I picked up my book again. But as I attempted to read the sexy bedroom scene, my chest squeezed. Negativity attacked like a ninja. Roman’s brutal comment about me being old cut a slice from my heart. My age carved a slice of my sanity. My single status hurt deep. My expiring visa stabbed too. The words on the page blurred. My chin dimpled, and when I clamped my eyes shut, a tear spilled down my cheek.
How the hell did I let this happen?
“Hey, ma belle, are you okay?”
I snapped my eyes open. Pierre had approached in stealth mode. “Yes. Yes. I’m fine.”
He tilted his head. “Excusez-moi, but you do not look fine.”
I flicked the tear from my cheek. “Well, I wasn’t just then, but I am now.”
“May I?” Without my response, he pulled a chair over from another table and sat so close our knees touched. “It is okay to cry.”
Emotion ran rampant but I fought it. Fought the embarrassment. “I, um . . .” The lump in my throat made it impossible to breathe, let alone talk. I swallowed, forcing it down. “I’m fine. Really.”
“Want to talk?”
I shook my head.
“I have four ex-wives. I know women’s troubles.”

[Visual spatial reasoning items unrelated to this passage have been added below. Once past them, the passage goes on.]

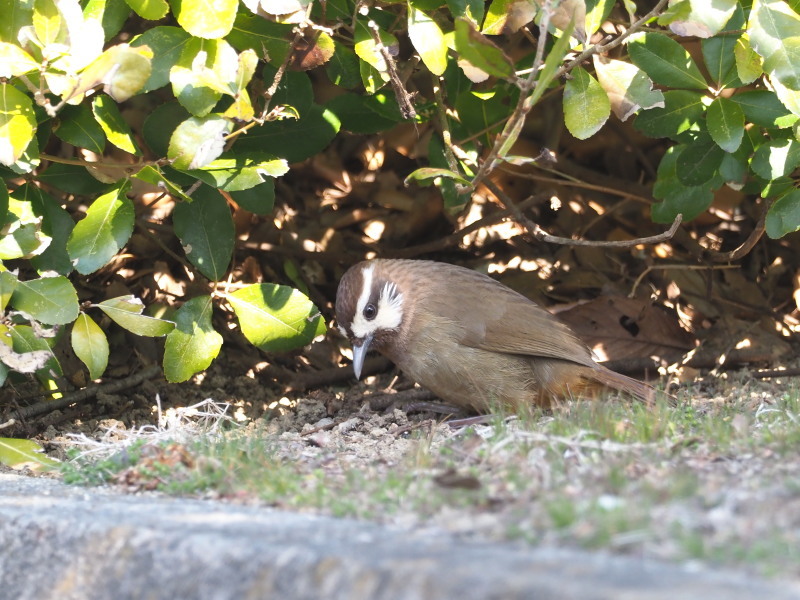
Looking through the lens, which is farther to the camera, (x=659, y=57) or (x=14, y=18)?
(x=659, y=57)

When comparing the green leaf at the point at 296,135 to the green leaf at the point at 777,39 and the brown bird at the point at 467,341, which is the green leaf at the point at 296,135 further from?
the green leaf at the point at 777,39

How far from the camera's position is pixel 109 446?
12.2 feet

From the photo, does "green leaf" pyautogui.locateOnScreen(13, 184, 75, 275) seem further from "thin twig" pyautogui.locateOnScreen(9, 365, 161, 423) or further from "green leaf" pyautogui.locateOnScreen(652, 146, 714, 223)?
"green leaf" pyautogui.locateOnScreen(652, 146, 714, 223)

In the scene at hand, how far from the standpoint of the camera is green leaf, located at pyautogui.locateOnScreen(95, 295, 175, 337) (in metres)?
3.96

Oh, God. I quickly looked away, unable to cope with the oozing pity.
“Are you ill?”
I shook my head.
“Is someone you lovesick?”
“No, no, it’s nothing like that.” I screwed up my face.

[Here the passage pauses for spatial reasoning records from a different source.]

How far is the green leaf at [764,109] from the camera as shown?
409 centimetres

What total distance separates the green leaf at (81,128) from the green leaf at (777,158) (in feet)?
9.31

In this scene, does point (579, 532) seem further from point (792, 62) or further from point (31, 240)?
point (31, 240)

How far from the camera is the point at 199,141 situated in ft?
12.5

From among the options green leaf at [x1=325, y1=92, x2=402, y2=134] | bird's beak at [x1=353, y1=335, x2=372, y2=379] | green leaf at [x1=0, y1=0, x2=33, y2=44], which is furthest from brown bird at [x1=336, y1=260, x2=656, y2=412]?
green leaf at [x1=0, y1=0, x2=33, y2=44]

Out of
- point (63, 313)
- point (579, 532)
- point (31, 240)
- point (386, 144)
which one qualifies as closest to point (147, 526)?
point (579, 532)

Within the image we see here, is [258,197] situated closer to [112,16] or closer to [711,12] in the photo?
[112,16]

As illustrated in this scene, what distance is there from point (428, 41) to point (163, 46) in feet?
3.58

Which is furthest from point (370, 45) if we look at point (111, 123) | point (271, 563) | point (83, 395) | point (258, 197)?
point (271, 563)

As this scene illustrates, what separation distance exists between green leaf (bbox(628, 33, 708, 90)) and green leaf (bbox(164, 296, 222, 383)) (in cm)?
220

He placed his palm over the back of my hand, and the warmth surprised me. “Is it because you do not have a lover?”
“Oh, God.” I wanted to crawl under the chair and die. Was it that fucking obvious that my vagina had practically sealed back over?
“I see it in your eyes, Daisy. You are lonely for love.”
I pulled my hand free. “No, I’m not.”
“It is okay to admit such a thing. Admission helps you move toward your goal.”
I bulged my eyes at him. “Who are you? My therapist?”
He clutched his chest. “I am merely a gentleman concerned for a friend.”
“Friend?” I frowned. “You barely know me.”
“I know more about you than you think.”
I rolled my eyes. “Really?”
“Oui.” He placed his hand over mine again. “I know you are an Australian who came to Paris for excitement, but you decline to take it. I know you are a woman who reads romance, yet you refuse to embrace it. I know you are sad, but you have no one with whom you confide in.”
Tugging my bottom lip with my teeth in an attempt to stop it quivering, I met his gaze. He placed his palm on my cheek, and I leaned into its warmth. Tears blurred my vision. I sucked in a shaky breath.
“I’m old.” I blurted. “And ugly.” Clutching the napkin, I wiped snot from my nose. “And single.”
He wrapped his arms around me, pulling me to his chest, and I couldn’t hold back a moment more. I sobbed into his embrace. Really, truly sobbed.